Try it:
Copy each line of the listing below exactly and drop the images.

**** Raw data ****

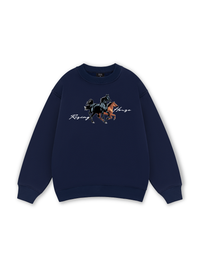 Rising Horse Sweater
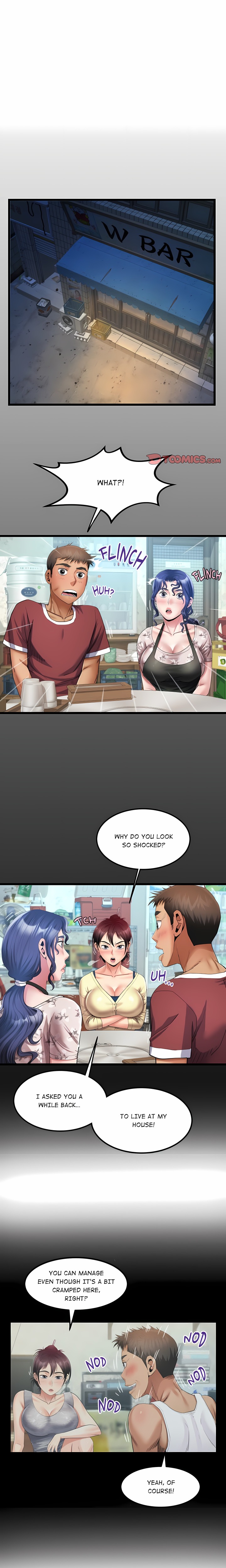 Single Room - Chapter 31 Page 1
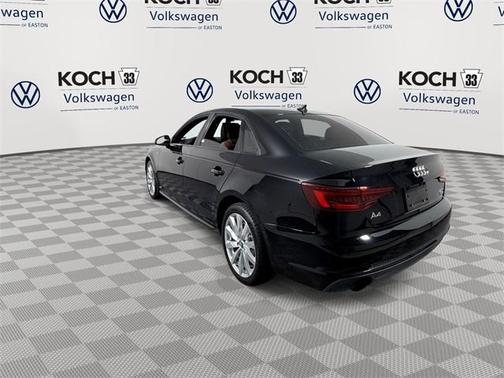 2018 Audi A4 2.0T Premium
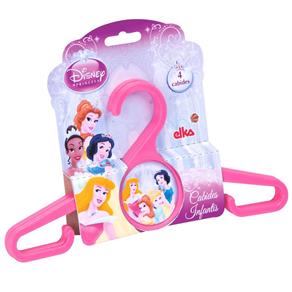 Cabide Infantil - Princesas Disney - Elka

****

Answer section:
 Rising Horse Sweater
 Single Room - Chapter 31 Page 1
 2018 Audi A4 2.0T Premium
 Cabide Infantil - Princesas Disney - Elka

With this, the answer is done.